Technology was vital to pulling Africa out of poverty, President Thabo Mbeki said at the South Africa launch of the the New Partnership for Africa’s Development (Nepad) e-Schools demonstration project in Bushbuckridge, Mpumalanga on Tuesday.

Since Nepad approved the initiative in 2003, it has begun rolling out in Egypt, Ghana, Kenya, Lesotho, Mauritius, Rwanda and Uganda.
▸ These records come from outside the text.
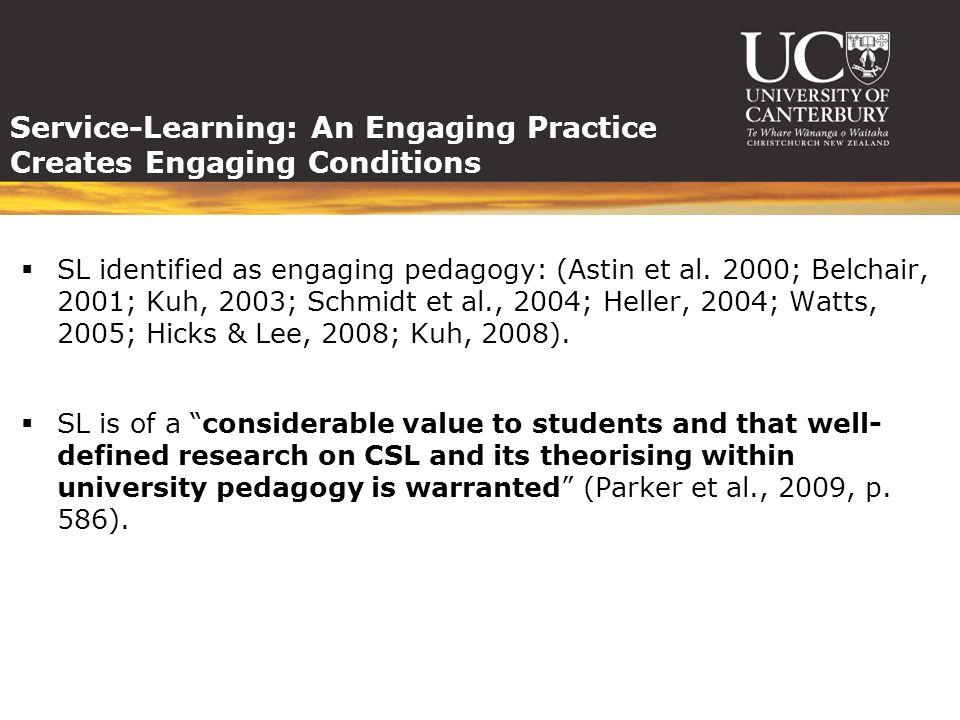Service-Learning: An Engaging Practice Creates Engaging Conditions  SL identified as engaging pedagogy: (Astin et al.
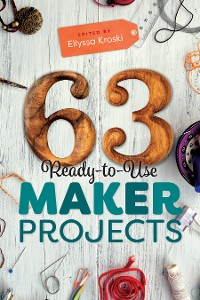 Cover 63 Ready-to-Use Maker Projects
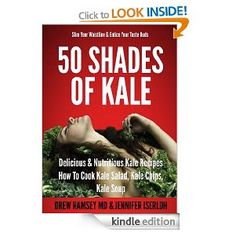 Looking for exciting, delicious, and sexy ways to cook Kale?  50 SHADES OF KALE by Dr. Drew Ramsey and veteran cookbook author Jennifer Iserloh pleases  with 50 recipes that promise to trim your waistline, build your brain, and boost your sex drive. Learn more about the book and the 50 kale recipes at http://50shadesofkale.com #50shadesofkale #skinnychef #drewramseymd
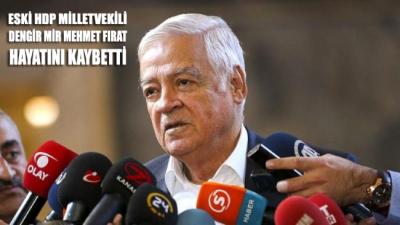 AKP'nin kurucularından Eski HDP Mersin Milletvekili Dengir Mir Mehmet Fırat hayatını kaybetti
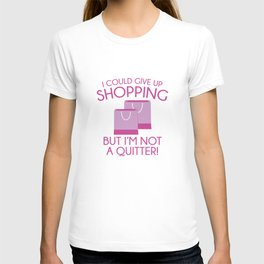 I Could Give Up Shopping T-shirt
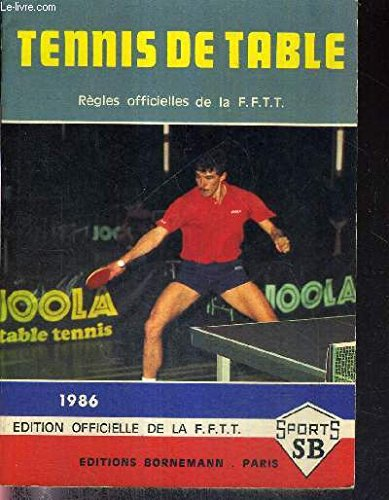 Tennis de table : Rgles officielles de la FFTT (Sports SB)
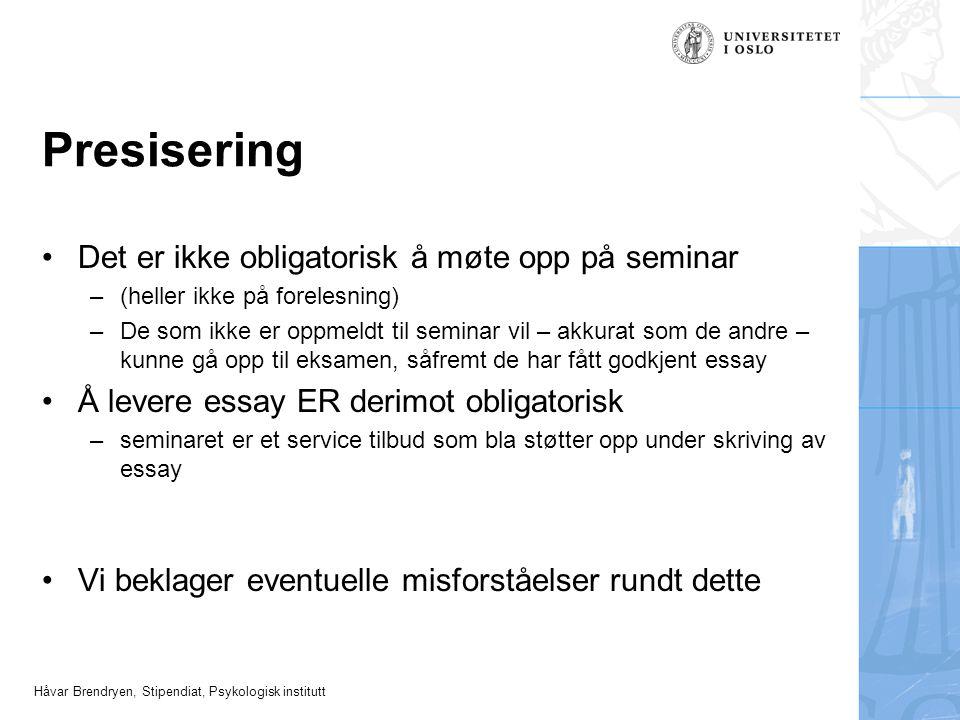 Håvar Brendryen, Stipendiat, Psykologisk institutt Datoer – essay Fredag 5.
It will be rolled out in another 12 countries later this year.

The ultimate aim is to extend the programme, currently in a pilot stage, to around 600 000 schools across the continent over the next 10 to 20 years.
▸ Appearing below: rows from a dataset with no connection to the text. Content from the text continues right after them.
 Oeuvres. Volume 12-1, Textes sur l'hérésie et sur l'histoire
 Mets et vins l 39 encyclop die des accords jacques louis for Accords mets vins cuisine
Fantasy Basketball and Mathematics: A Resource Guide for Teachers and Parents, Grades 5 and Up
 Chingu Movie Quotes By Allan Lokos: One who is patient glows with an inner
Schools taking part in the project are equipped with a computer laboratory containing at least 20 personal computers, a server and network infrastructure, as well as peripherals such as scanners, printers and whiteboards.

“This project is helping our young ones to acquire knowledge and the capacity to use their brains to change our country and continent for the better,” Mbeki told teachers and pupils at the Maripe Secondary School on Tuesday.
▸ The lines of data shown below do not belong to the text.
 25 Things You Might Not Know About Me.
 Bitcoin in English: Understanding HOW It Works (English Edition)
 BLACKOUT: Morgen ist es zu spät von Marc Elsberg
South African schools to benefit from the project include Maripe, Isiphosethu High in KwaZulu-Natal, Kendrick Makapan in North West, Lomahasha Secondary in Mpumalanga, Thozamisa High in the Eastern Cape and Ipetleng Secondary in Free State.

The Nepad e-Africa Commission’s deputy chairperson, Henry Chaisa, said the project aimed to create a critical mass of African youngsters with the information and communication technology skills that were crucial to doing business in today’s world.

South Africa’s deputy education minister, Enver Surty, said the project was about more than providing students with computers. “It’s not only about computers,” Surty said. “We need to re-skill our teachers so that the skills can filter down to the learners.”